How Much Is That Painting in the Window?
With Josh Tripoli
Consider the story about Picasso sketching at a park. A woman recognizes him and asks for a quick portrait. He obliges and produces a drawing in just a few minutes. She is astonished by the beauty and accuracy of the rendering. She thanks him and asks how much for the piece. He replies, “$5,000, madam.” Doubly astonished, she exclaims: “But it only took you a few minutes to make that!” He replies, “No, madam, it took me my whole life.” There is an inherent value in this kind of refinement: the elevation of art to fine art.
Many factors are at play when pricing a work of art.
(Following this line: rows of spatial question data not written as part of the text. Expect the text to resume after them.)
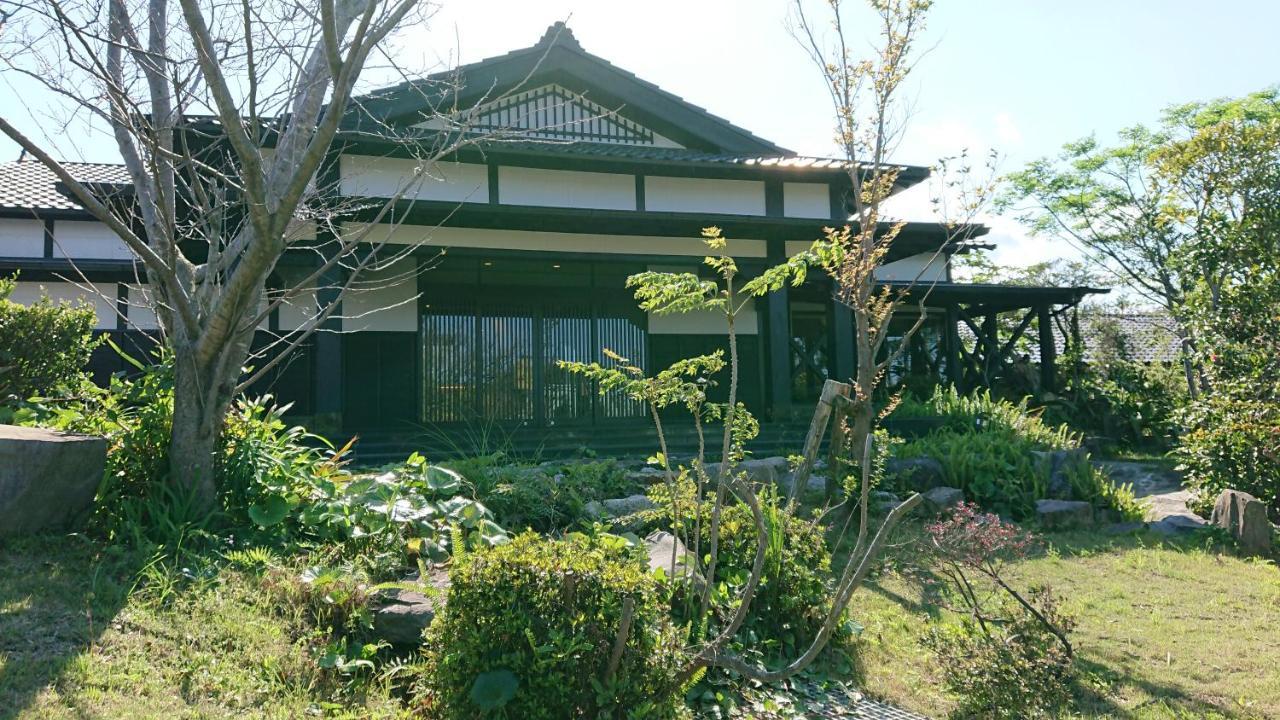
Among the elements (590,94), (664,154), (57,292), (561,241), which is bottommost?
(57,292)

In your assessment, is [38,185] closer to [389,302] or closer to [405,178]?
[389,302]

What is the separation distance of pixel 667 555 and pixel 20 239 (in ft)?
46.9

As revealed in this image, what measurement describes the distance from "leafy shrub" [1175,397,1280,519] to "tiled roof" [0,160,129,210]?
1435cm

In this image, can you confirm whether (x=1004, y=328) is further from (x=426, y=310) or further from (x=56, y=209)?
(x=56, y=209)

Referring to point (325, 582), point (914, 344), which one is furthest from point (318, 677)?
point (914, 344)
Market trends combined with costs like materials, labor, and gallery representation play a big role in determining value. Many artists go through rigorous training programs, apprenticeships, master’s degrees, and residencies; their skills are honed every day over a lifetime. A single work of art may be only one finished piece but can be the result of dozens of preliminary studies and reworkings.
Often, the market dictates costs. Sometimes seemingly outrageous costs. Thousands, millions, hundreds of millions. Leonardo Da Vinci’s Salvator Mundi recently sold for more than $450 million, breaking a world record.
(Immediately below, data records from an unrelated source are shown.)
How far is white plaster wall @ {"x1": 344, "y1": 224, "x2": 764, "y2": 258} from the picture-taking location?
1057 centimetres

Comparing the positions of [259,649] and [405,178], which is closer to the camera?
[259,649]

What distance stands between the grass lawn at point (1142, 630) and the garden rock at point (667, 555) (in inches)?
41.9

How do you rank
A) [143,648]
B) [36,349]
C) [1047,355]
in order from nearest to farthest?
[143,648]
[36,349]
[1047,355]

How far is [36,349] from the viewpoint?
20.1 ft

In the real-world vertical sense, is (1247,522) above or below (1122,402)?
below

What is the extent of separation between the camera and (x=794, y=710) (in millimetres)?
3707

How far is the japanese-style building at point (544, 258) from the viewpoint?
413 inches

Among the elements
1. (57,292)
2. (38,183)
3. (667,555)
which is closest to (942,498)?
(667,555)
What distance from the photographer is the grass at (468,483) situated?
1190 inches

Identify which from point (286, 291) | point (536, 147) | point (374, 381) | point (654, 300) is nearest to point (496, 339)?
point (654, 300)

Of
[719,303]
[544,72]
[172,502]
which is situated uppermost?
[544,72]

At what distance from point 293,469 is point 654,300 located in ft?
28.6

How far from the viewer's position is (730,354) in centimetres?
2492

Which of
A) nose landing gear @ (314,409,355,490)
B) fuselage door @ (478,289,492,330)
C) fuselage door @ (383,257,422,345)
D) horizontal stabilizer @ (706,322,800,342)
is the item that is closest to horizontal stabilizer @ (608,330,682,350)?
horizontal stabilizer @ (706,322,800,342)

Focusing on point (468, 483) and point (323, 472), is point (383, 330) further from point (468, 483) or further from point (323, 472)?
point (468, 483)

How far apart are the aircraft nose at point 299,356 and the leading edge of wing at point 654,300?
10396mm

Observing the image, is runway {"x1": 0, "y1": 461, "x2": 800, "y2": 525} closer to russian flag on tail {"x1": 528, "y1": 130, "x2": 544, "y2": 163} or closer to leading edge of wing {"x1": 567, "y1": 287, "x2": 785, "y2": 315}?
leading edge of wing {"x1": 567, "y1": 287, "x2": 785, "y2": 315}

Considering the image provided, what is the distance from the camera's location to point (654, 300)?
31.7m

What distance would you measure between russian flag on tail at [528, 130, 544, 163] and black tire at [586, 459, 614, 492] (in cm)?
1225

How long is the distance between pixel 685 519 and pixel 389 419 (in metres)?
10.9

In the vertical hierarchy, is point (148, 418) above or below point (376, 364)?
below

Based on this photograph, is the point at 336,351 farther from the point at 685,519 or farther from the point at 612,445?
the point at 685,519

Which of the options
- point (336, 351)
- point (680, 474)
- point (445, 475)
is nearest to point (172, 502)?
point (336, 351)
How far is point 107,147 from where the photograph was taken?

Brick and mortar galleries endorse and stand behind the work they sell. Some galleries you can walk into and immediately feel like you couldn’t afford anything, but many work to provide options for every budget. Luckily, we live in Wichita, Kansas where the latter is the rule of thumb. Prices can vary from new and emerging artists to the more established and well-recognized, but the simple pleasure of viewing the art in a gallery carries no price tag.
Another element in pricing is the economic principle of supply and demand. The works of Birger Sandzén, one of Kansas’ best known artists, is a great example. In life, Sandzén’s work sold for a fraction of what it’s worth today. Once an artist passes, value and price can increase dramatically not only because of their talents, but simply because they’re not producing anymore. This creates a scarcity, a greater demand, and consequently, a higher price tag.
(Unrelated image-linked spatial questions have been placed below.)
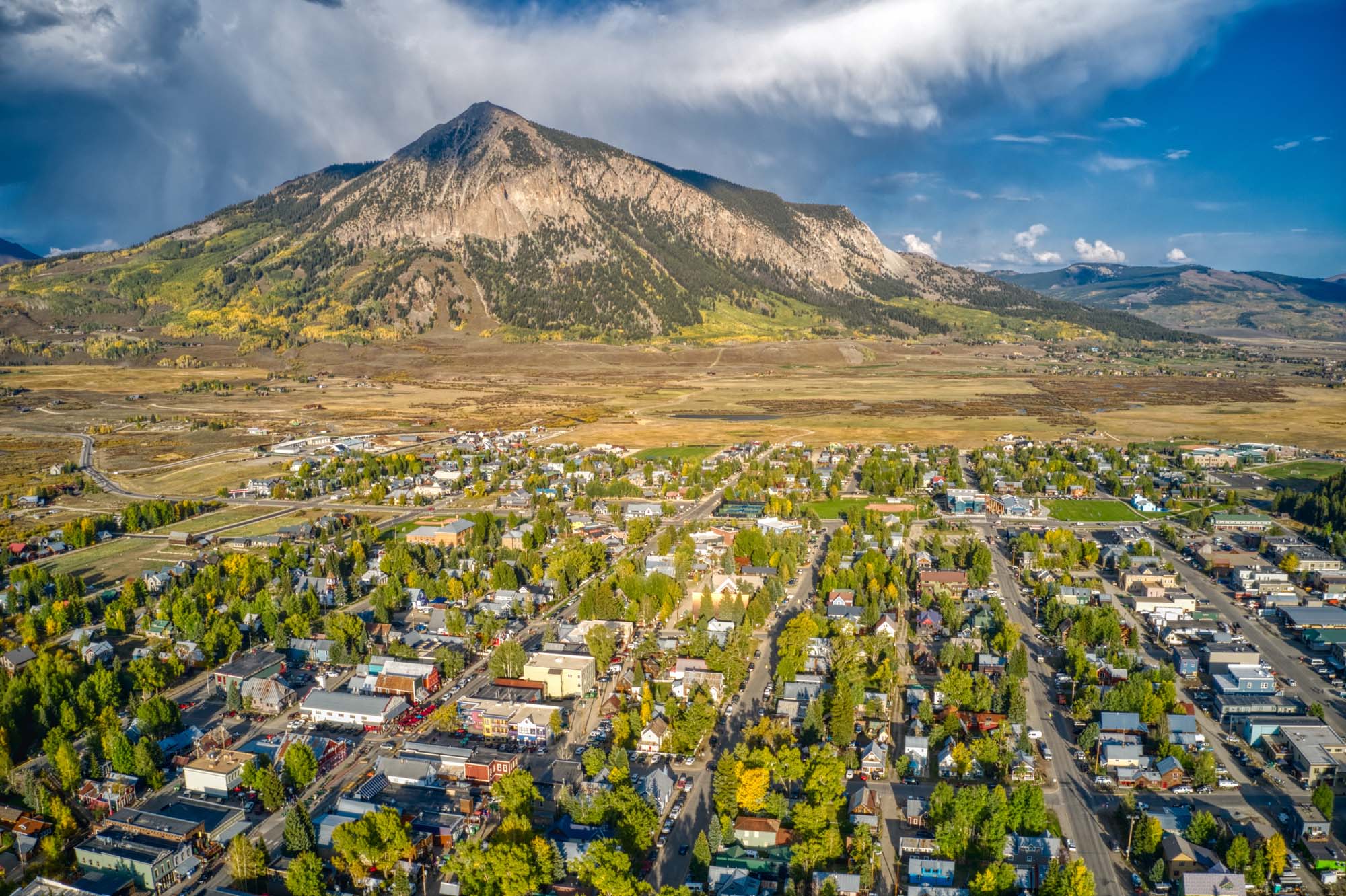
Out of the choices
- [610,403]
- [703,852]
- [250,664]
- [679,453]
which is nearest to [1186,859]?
[703,852]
As such, it is a relief to know that there are always options to help make that special work of art your own. If there is a more expensive piece you really love, galleries will often have payment plans that can make sticker shock less shocking. A gallery can consult with an artist they represent to commission a piece at a lower price point.
Art galleries work to support the arts in a community and will always do the best they can to accommodate your needs, whatever your budget may be.